====== Dataset content ======
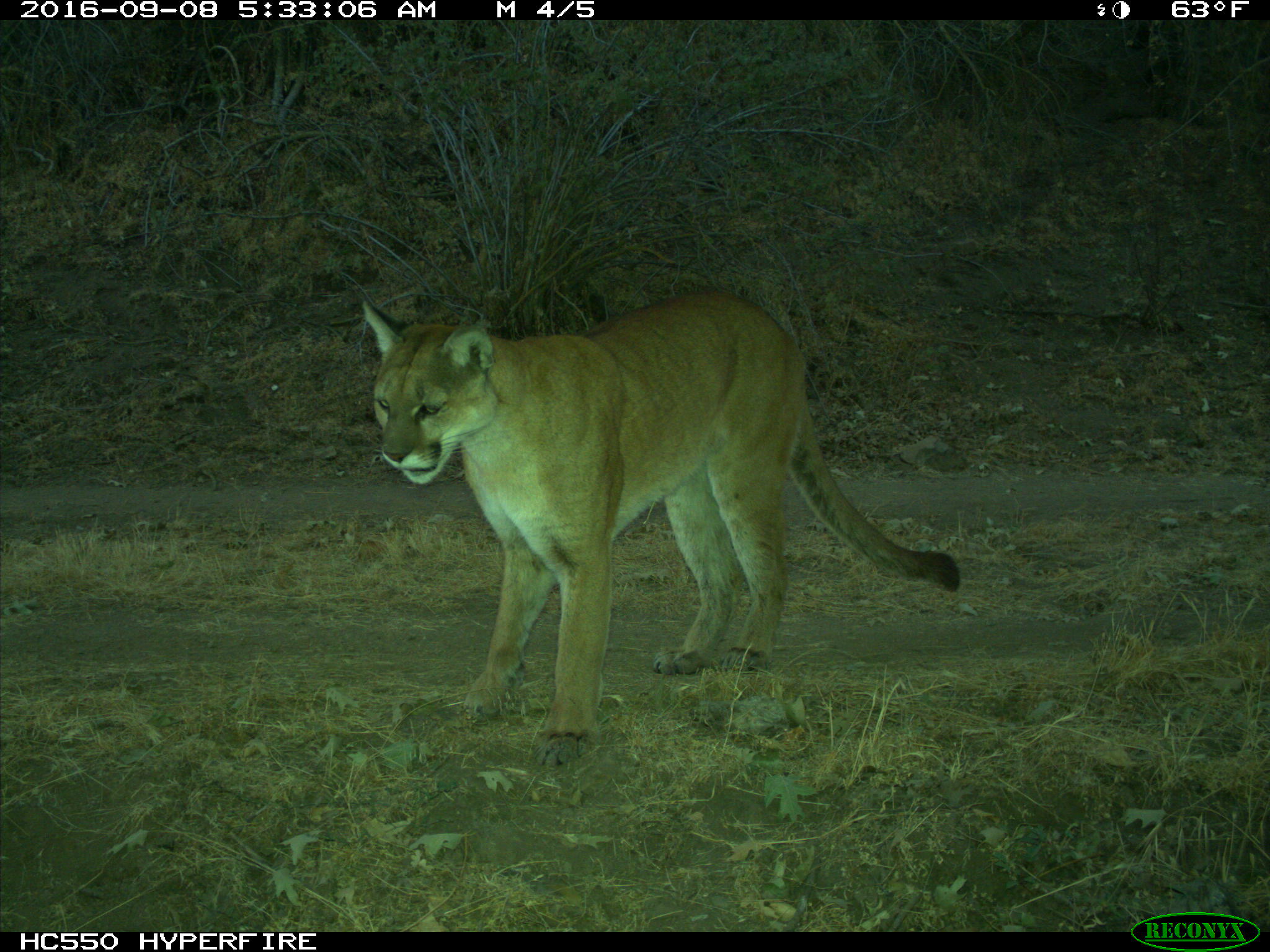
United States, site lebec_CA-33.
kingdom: Animalia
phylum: Chordata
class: Mammalia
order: Carnivora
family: Felidae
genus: Puma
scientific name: Puma concolor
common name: mountain lion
======
_Work order_:
Strip the images and return the remaining data exactly.

_Written response_:
United States, site lebec_CA-33.
kingdom: Animalia
phylum: Chordata
class: Mammalia
order: Carnivora
family: Felidae
genus: Puma
scientific name: Puma concolor
common name: mountain lion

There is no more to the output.